There was also a book on Kings Cross, Sydney, a collaboration with Melbourne photographer Rennie Ellis.

During that time Wesley was also one of the founders of The Australian Centre for Photography, along with another noted Australian photographer, David Moore.

Wes Stacey travelled throughout Australia for those architectural projects and his next book, ‘Timeless Gardens’ with Eleanor Williams, was a documentation of Australian landscapes and ‘natural gardens’ and included Aboriginal rock art in the Pilbara region of Western Australia.

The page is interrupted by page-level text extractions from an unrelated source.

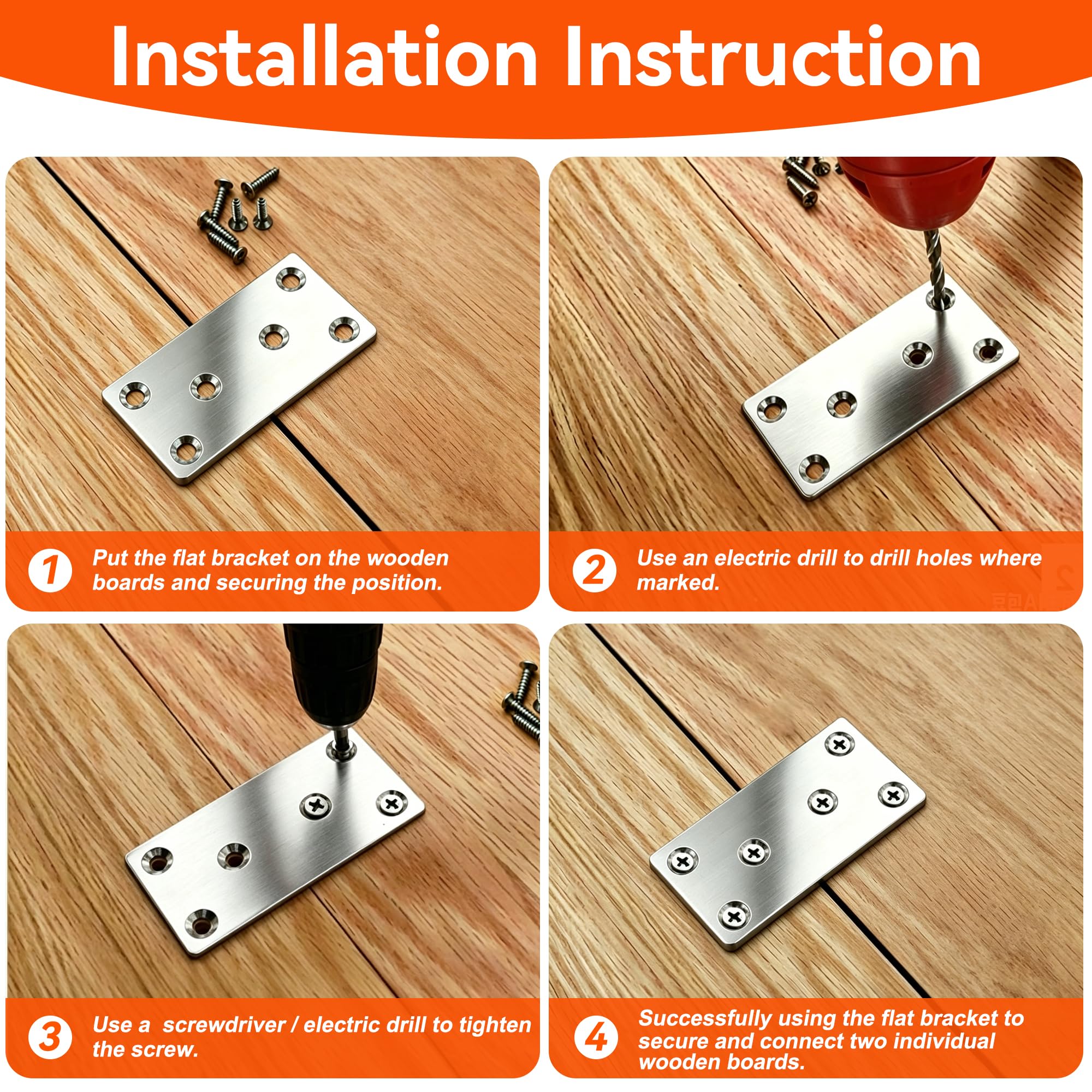 Installation Instruction

1 Put the flat bracket on the wooden boards and securing the position.

2 Use an electric drill to drill holes where marked.

3 Use a screwdriver / electric drill to tighten the screw.

4 Successfully using the flat bracket to secure and connect two individual wooden boards.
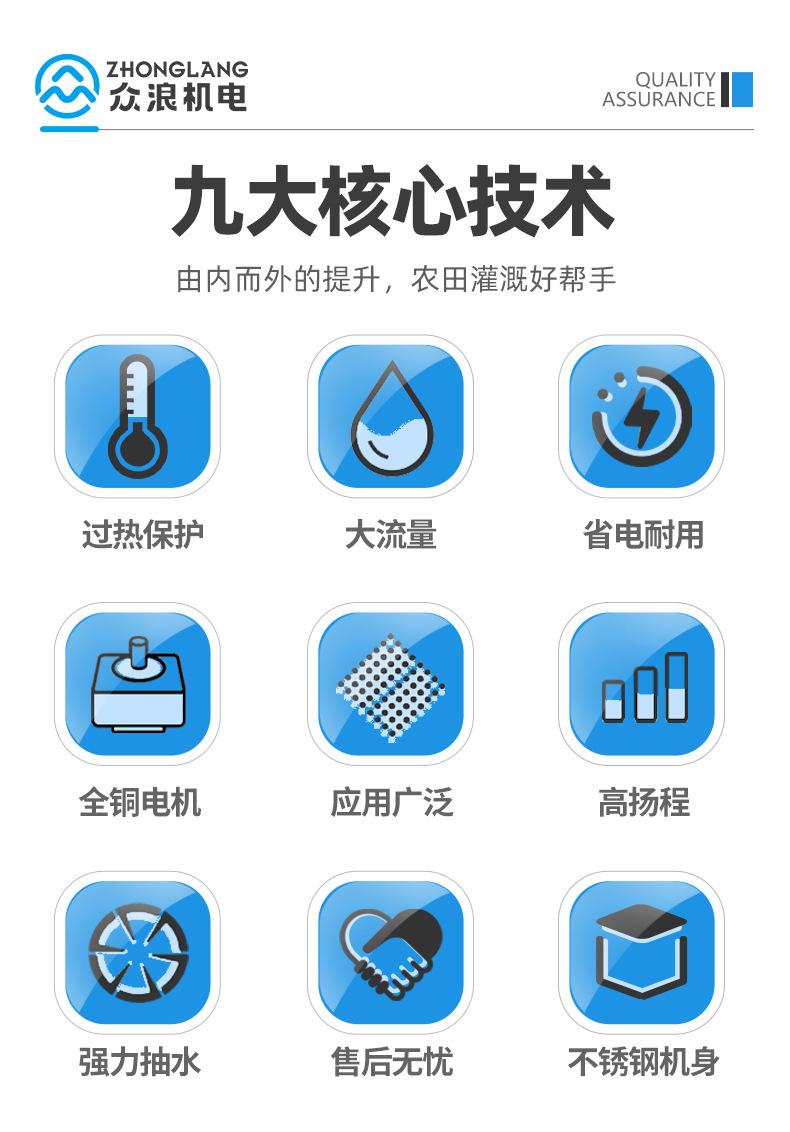 ZHONGLANG
众浪机电

QUALITY
ASSURANCE

九大核心技术

由内而外的提升，农田灌溉好帮手

过热保护

大流量

省电耐用

全铜电机

应用广泛

高扬程

强力抽水

售后无忧

不锈钢机身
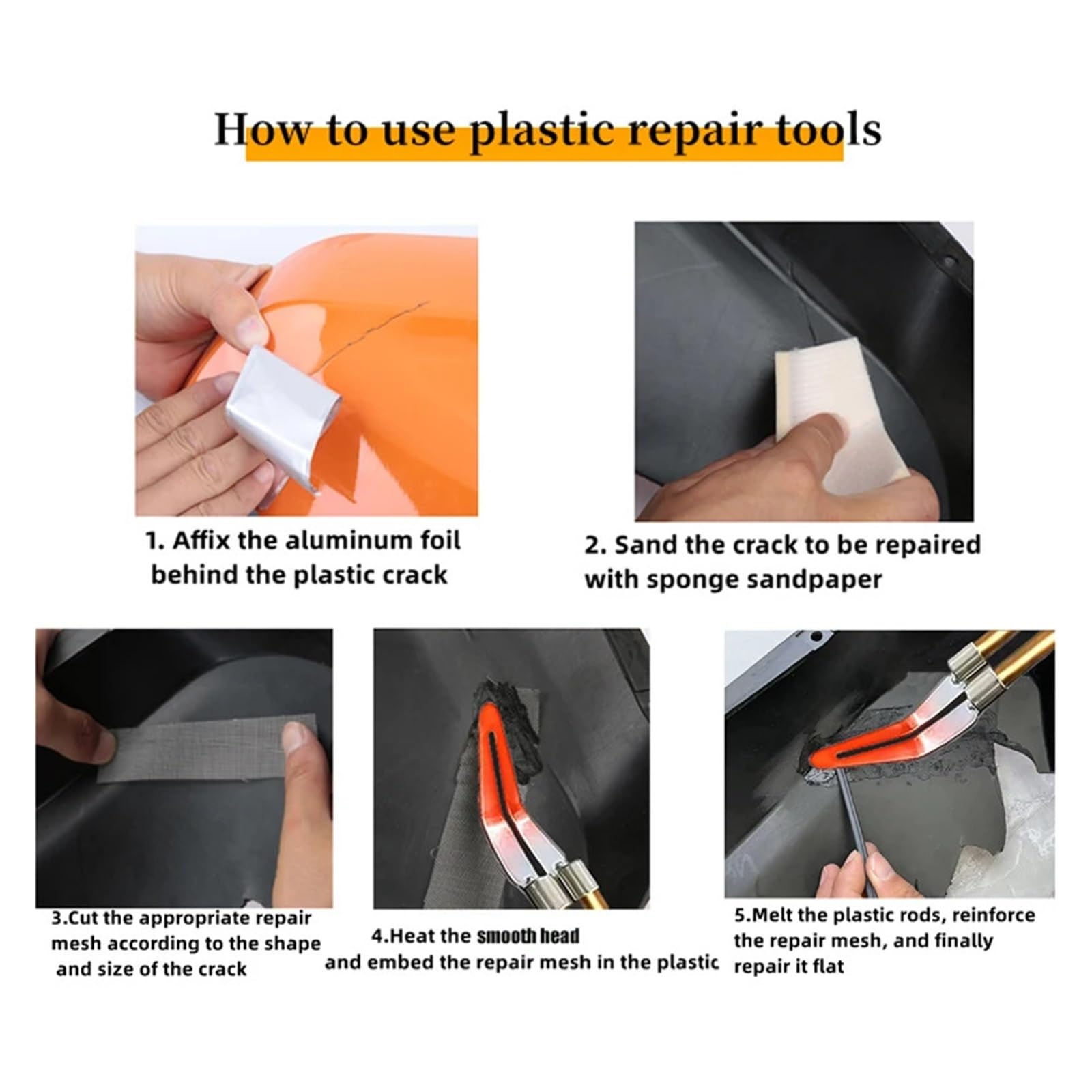 How to use plastic repair tools

1. Affix the aluminum foil behind the plastic crack

2. Sand the crack to be repaired with sponge sandpaper

3.Cut the appropriate repair mesh according to the shape and size of the crack

4.Heat the smooth head and embed the repair mesh in the plastic

5.Melt the plastic rods, reinforce the repair mesh, and finally repair it flat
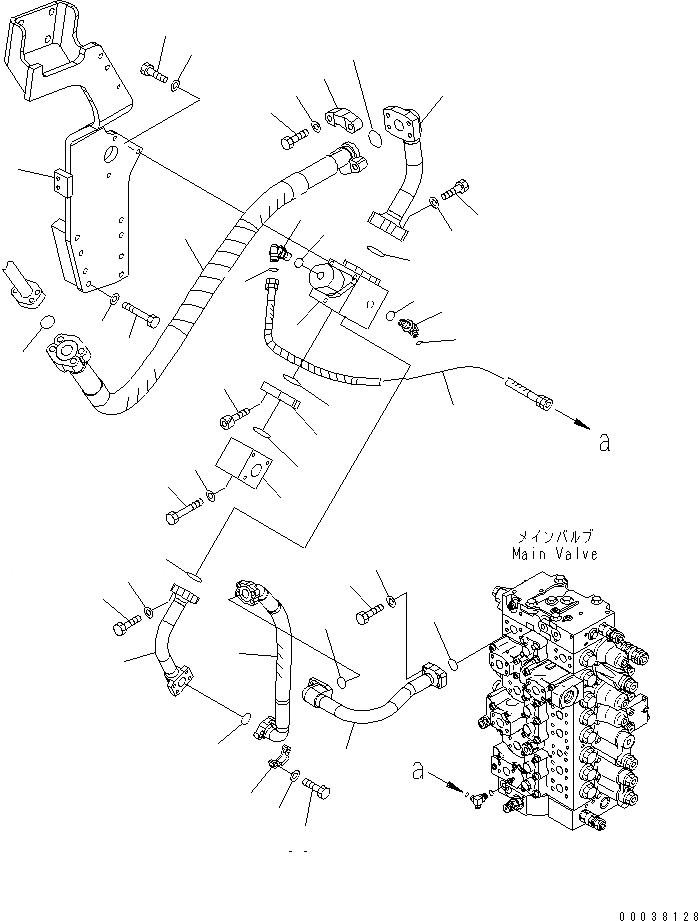 a

メインバルブ
Main Valve

a

00038128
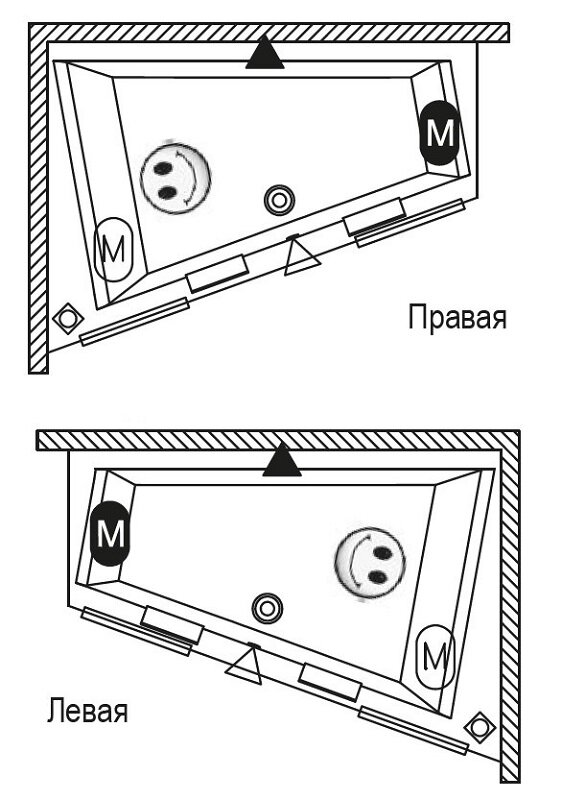 M

M

Правая

M

M

Левая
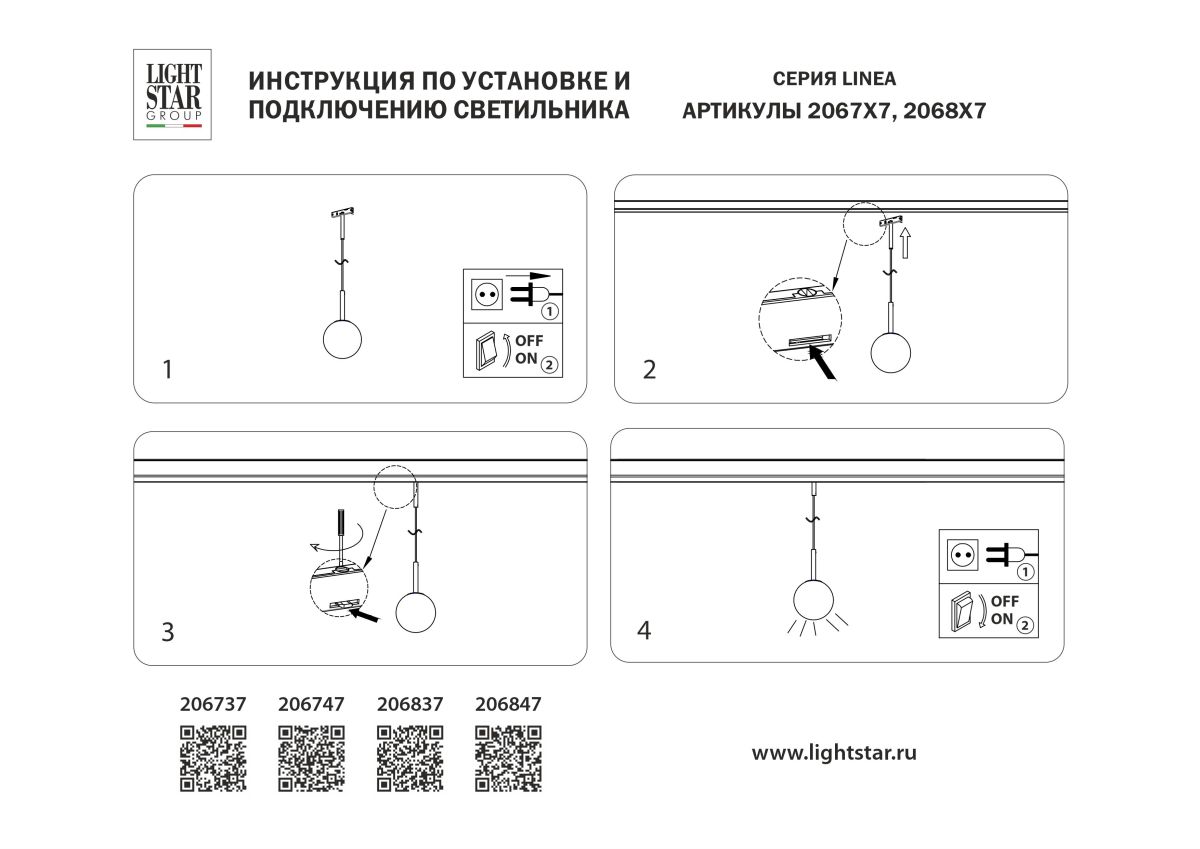 LIGHT STAR GROUP

ИНСТРУКЦИЯ ПО УСТАНОВКЕ И ПОДКЛЮЧЕНИЮ СВЕТИЛЬНИКА

СЕРИЯ LINEA
АРТИКУЛЫ 2067X7, 2068X7

1

1
OFF
ON 2

2

3

4

1
OFF
ON 2

206737 206747 206837 206847

www.lightstar.ru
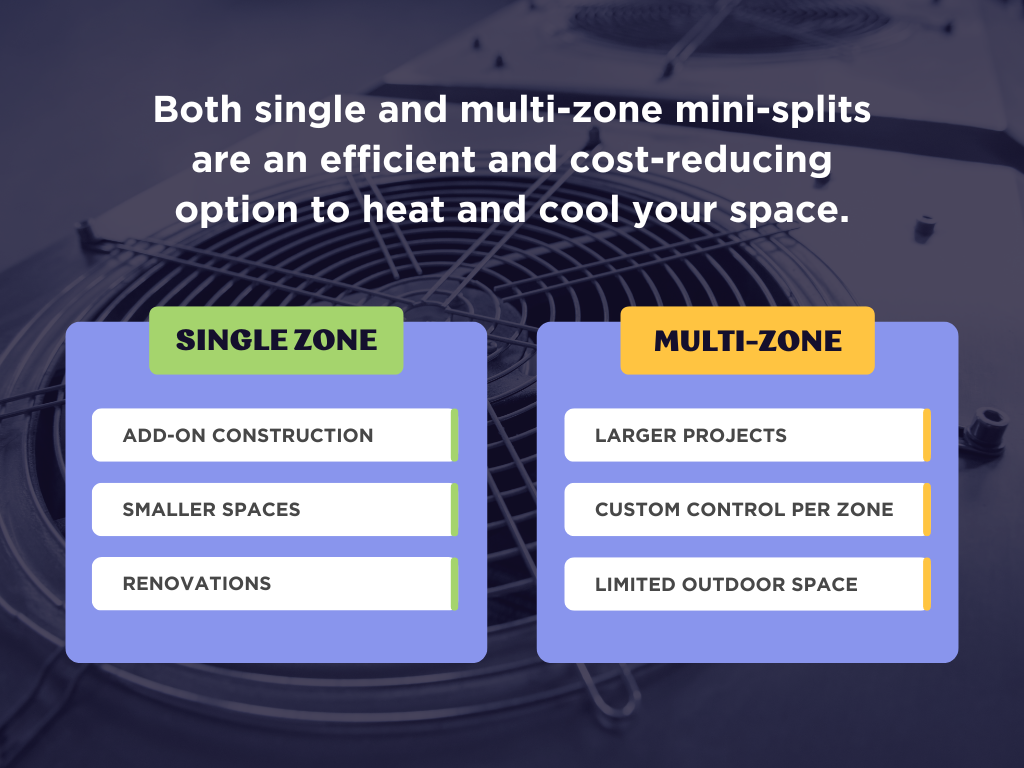 Both single and multi-zone mini-splits are an efficient and cost-reducing option to heat and cool your space.

SINGLE ZONE

ADD-ON CONSTRUCTION

SMALLER SPACES

RENOVATIONS

MULTI-ZONE

LARGER PROJECTS

CUSTOM CONTROL PER ZONE

LIMITED OUTDOOR SPACE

This constant travel generated yet another project, ‘The Road’, which had Wes abandoning the careful composition and formal framing of subjects and use of professional equipment, in favour of shooting from the windows of moving vehicles, capturing images of people, buildings, landscapes, other vehicles, parts of his own vehicle and the road itself…. all using Kodak instamatic cameras and colour film, processed and printed at consumer level chemist shops instead of professional labs.

This frenzy of image making led to an exhibition at the Australian Centre for Photography in 1975 of 280 snapshot size prints, arranged in long horizontal sequences, for example, North Queensland – Normantown to Cairns or Sydney – Night Roads.

While at first, this avalanche of images is overwhelming, it provides a very honest and direct record of exactly what Australia looked like at the time, 1973-1975. These images are in the collection of The Australian National Gallery in Canberra and are an important part of our Photographic history, a unique record.

When I first met Wesley in 1979, he had moved to a piece of land near Bermagui on the NSW South Coast.

He had been working in collaboration with the Aboriginal community at Wallaga Lake and Yuin Elder ‘Guboo’ Ted Thomas, to protest against the destruction of forest on Mumbulla Mountain(Biamanga) and protect sacred sites in that area.

I visited Wallaga Lake and photographed ‘Guboo’ Ted Thomas at Mumbulla Mountain for a story on the protests for The Canberra Times, where I worked as a Photographer at the time.

Together Ted, Wesley and others mounted a successful campaign that led to the NSW Government in 1980 declaring the area of around 7,540 ha (18.600 acres) as an ‘Aboriginal Place’ and a ‘Protected Archeological Area’ under the National Parks and Wildlife Act 1974.

Biamanga has been jointly managed by the traditional owners and The National Parks and Wildlife Service since 2006. The title to the land is owned by two Local Aboriginal Land Councils and leased back to the NSW Government for use as a National Park’ in a similar arrangement to that of Mutawintji National Park. Wesley Stacey continued to live in a bush camp at ‘Thubbul’, south of Bermagui, using that as a base to continue photographing landscapes across Australia, until he died in February 2023.

At his burial in Burmagui Cemetary, representatives of the Wallaga Lake community “welcomed him to their soil as a brother” and ‘Guboo” Ted Thomas’s daughter sang a beautiful and sad song in the Dhurga language of The Yuin Nation. 

Wilcannia News April 2023

This article appeared in the Wilcannia News, April 2023.